Selected excerpt:
──────────────────────────────
The Heisei era gave the human characters more of a focus, with deeper plots for them. The people we got here were pretty well-acted and well-scripted. There were some obvious and cringe-worthy dialogue, ("I think I've made a mistake") but was a very solid effort. The problem is that they get a bit too much screen time when we want to see the monsters. This was fan-favorite Miki's first appearance, not a bad performance at all. The problem is that they introduced a bit too many characters to give equally solid performances.

Godzilla himself looked pretty good, there are some amazing closeups in his face. Biollante's design is truly a unique one, the most unique since Gigan at the time. However, one flaw was that Erica, the girl whose spirit is in Biollante, isn't explained very well. It was never said exactly how her spirit went into Biollante's, it didn't make much sense. The final battle, while short, was definitely very well-done. Every move the monsters made was felt, truly epic. The scene where Godzilla stands in front of Biollante's evolved form was truly awe-inspiring. I also liked the scenes with Biollante somehow walking toward Godzilla, gave off a creepy feel.

One of the things that killed this film was the awful soundtrack. My goodness, a lot of these songs belong in some cheesy 70's flick. The sad part is, this film has a very serious tone, and these cheesy themes remove the tension in some scenes. (Especially in the first chase scene with the stairs, where this Scooby Doo-like theme plays.) The soundtrack is definitely one of the worst in the franchise. Biollante's theme might have been the only good theme, (aside from Akira Ifukube's Godzilla theme of course) giving off an eerie feel.

Overall, I think Godzilla vs. Biollante is a bit overrated. Too little monster sequences, too little Biollante, some poorly developed human side-plots, and an awful soundtrack. It had a dull atmosphere at times. (Apparently TOHO realized this, cause in the next film, Godzilla vs. King Ghidorah, became more fun and followed the Showa route of craziness.) Still, this film has some solid acting, a cool monster in the form of Biollante, and the final battle is supremely epic, especially when Biollante attempts to eat Godzilla's head. (Which Orga would attempt ten years later.)
──────────────────────────────
Data for this exercise:
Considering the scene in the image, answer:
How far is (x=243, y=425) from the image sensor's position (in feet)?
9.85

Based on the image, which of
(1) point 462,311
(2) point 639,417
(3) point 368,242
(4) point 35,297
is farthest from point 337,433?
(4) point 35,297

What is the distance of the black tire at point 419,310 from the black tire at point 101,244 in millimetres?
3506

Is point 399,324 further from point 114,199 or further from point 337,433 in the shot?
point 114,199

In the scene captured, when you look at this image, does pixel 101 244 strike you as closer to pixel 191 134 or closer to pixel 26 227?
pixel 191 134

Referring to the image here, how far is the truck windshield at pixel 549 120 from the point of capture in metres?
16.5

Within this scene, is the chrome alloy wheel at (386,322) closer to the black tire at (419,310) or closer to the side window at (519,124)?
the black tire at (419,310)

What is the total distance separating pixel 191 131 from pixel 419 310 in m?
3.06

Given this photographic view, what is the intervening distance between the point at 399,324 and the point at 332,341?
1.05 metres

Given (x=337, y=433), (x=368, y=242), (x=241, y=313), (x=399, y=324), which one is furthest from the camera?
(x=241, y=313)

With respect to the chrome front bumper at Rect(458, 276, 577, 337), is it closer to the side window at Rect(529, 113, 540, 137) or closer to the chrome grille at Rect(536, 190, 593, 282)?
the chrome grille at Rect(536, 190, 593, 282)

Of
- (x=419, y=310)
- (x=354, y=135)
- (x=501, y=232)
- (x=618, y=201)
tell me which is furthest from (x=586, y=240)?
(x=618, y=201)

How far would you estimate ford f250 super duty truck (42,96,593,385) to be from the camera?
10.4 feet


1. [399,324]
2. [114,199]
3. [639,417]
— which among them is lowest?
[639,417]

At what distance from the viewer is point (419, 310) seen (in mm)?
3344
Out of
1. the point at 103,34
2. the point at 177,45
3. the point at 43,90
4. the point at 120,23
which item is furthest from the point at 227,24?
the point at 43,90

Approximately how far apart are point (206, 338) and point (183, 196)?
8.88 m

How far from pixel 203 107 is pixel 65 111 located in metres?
──────────────────────────────
What to work on:
[1] In the Godzilla vs. Biollante review, which next film does the reviewer say followed the Showa route of craziness?
[2] Reproduce the records verbatim from the line containing "How far would" through the end of the records, both ends included.

Answers given:
[1] Godzilla vs. King Ghidorah

[2]
How far would you estimate ford f250 super duty truck (42,96,593,385) to be from the camera?
10.4 feet


1. [399,324]
2. [114,199]
3. [639,417]
— which among them is lowest?
[639,417]

At what distance from the viewer is point (419, 310) seen (in mm)?
3344
Out of
1. the point at 103,34
2. the point at 177,45
3. the point at 43,90
4. the point at 120,23
which item is furthest from the point at 227,24?
the point at 43,90

Approximately how far apart are point (206, 338) and point (183, 196)?
8.88 m

How far from pixel 203 107 is pixel 65 111 located in metres?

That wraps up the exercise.